Welding was revealed to be the source of the fire. At the time of the fire, the Garley Building was undergoing internal renovation, during which new elevators were to be installed. One had been completely refurbished, with another almost completed; the other two elevator shafts in the building had had their elevators removed, and bamboo scaffolding installed within the shaft. The fire-resistant elevator doors were also removed to allow light into the elevator shaft for the welders.

The welding activity routinely triggered alarms from the building's smoke detectors, so much so that staff at the China Arts & Crafts store that occupied the bottom three floors had wrapped plastic around the fire alarms to muffle the sound. Furthermore, workers were found to have cut metal with a welder, contrary to building codes. Thus, when a stray piece of hot metal fell from the thirteenth floor, sparking a fire in the second floor lift lobby, no one paid much attention, believing that it was part of the normal welding activity. A welder discovered the fire, and alerted the fire department. A second emergency call would be made one minute later, when a dental assistant on the 13th floor discovered dense smoke in the hallway.

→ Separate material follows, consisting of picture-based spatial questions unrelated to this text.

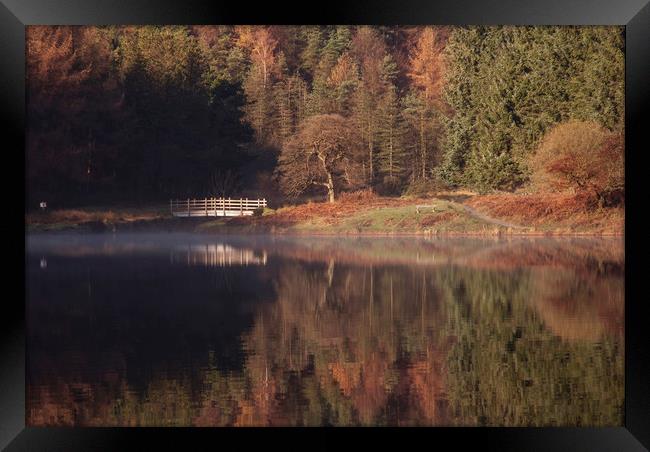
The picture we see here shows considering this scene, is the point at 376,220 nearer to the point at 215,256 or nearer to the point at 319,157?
the point at 319,157

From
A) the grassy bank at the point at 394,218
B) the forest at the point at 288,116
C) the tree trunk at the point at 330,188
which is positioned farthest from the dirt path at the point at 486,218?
the tree trunk at the point at 330,188

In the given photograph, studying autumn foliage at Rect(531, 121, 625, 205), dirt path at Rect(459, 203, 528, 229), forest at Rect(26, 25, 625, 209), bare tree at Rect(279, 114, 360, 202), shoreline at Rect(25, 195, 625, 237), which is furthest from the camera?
bare tree at Rect(279, 114, 360, 202)

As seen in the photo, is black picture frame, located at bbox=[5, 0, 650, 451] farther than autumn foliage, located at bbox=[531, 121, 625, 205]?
No

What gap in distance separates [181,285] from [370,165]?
66.0 feet

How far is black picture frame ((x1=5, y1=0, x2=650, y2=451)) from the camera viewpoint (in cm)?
707

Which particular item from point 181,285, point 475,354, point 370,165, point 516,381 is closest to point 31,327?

When firefighters first arrived at the scene ten minutes after the lower fire had started, the fire was rated at one-alarm. It was almost immediately raised to three-alarm when heavy smoke impeded firefighters' process up higher floors. By the time reinforcements arrived, it was upgraded to five-alarm, the highest level in Hong Kong.

The fire consumed the bamboo scaffolding; the open elevator shaft provided a source of fresh air, creating a chimney effect that eventually rose to the 13th floor, starting another fire there. Charred human remains were found on the 13th and 14th floors. A workshop run by Chow Sang Sang Jewellery that occupied two rooms on the 15th floor had 22 bodies.